Vers une amélioration des pratiques

Une première étape a été franchie, mais le chemin reste long à parcourir, pour qui souhaite exercer durablement son activité à distance ! Reconsidérer le rôle du formateur et changer son approche pédagogique permettra de passer à l’étape suivante. Il est indispensable d’en être conscient pour continuer à adapter ses pratiques dans un environnement en perpétuel changement.

La solution ? Il n’y a pas de miracle : mener une veille didactique et technologique, expérimenter sans cesse, se former… en ligne, et évaluer ses propres pratiques, en se confrontant notamment au retour des apprenants, dans une logique d’amélioration continue.

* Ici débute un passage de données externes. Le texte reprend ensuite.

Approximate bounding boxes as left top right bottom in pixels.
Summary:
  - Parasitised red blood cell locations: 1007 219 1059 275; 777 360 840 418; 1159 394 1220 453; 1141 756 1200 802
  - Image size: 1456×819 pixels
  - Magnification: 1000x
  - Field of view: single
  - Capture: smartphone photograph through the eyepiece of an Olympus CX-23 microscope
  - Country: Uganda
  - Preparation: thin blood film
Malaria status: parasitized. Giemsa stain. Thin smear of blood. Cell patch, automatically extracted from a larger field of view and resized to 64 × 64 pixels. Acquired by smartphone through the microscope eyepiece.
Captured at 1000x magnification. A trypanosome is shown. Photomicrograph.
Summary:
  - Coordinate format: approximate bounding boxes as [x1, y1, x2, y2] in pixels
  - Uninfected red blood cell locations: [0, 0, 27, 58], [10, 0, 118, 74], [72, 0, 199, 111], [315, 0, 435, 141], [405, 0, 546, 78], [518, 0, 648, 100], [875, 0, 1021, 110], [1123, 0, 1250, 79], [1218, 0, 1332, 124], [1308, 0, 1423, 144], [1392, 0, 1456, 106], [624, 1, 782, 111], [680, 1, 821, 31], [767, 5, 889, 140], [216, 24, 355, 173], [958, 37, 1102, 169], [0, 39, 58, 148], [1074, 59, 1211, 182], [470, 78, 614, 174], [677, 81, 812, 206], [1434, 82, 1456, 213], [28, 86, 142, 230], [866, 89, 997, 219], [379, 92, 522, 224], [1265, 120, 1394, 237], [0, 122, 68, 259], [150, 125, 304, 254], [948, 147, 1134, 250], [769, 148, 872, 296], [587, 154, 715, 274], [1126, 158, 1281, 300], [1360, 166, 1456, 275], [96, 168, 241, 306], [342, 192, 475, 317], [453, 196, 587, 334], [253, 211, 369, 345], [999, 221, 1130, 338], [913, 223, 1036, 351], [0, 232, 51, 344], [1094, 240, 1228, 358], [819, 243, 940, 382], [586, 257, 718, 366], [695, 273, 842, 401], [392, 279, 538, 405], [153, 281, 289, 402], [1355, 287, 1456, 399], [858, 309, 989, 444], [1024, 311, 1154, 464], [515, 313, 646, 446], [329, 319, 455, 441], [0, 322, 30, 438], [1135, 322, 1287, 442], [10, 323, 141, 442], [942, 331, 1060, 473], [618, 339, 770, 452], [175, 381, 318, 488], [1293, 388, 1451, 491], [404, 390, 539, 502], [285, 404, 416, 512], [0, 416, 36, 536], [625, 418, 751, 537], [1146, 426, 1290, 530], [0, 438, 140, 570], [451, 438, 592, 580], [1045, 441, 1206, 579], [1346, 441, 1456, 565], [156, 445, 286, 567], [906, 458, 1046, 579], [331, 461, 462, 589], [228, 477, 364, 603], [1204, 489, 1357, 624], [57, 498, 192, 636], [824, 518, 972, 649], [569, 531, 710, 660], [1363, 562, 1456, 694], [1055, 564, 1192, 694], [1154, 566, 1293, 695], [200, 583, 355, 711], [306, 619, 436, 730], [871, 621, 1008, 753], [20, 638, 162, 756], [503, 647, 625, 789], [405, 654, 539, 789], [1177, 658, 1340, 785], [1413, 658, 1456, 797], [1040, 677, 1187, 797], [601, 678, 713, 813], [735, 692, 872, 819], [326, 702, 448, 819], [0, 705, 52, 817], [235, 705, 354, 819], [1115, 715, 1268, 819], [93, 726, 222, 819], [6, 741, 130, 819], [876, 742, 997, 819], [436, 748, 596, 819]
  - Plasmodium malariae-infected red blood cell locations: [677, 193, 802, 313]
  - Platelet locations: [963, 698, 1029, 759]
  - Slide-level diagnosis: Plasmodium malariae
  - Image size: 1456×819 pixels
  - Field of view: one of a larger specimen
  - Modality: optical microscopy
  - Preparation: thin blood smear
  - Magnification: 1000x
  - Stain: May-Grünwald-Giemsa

Bien entendu, les formateurs et enseignants ne sont pas les seuls maîtres du changement notable qu’il faut mettre en place ! Les établissements et organismes de formation ont un rôle essentiel à jouer : en assouplissant le cadre temporel de la formation, en procurant aux étudiants et formateurs les applications nécessaires, ainsi qu’en leur assurant formation et support ! Le statut d’indépendant de nombreux formateurs intervenant dans des établissements d’enseignement supérieur privé ne facilite pas les choses : peur de partager son matériau pédagogique, manque d’implication, parfaitement justifié, en dehors des heures payées… et manque de confiance en leurs formateurs de la part des organismes, sont autant de freins supplémentaires à un changement de cap qui est pourtant nécessaire.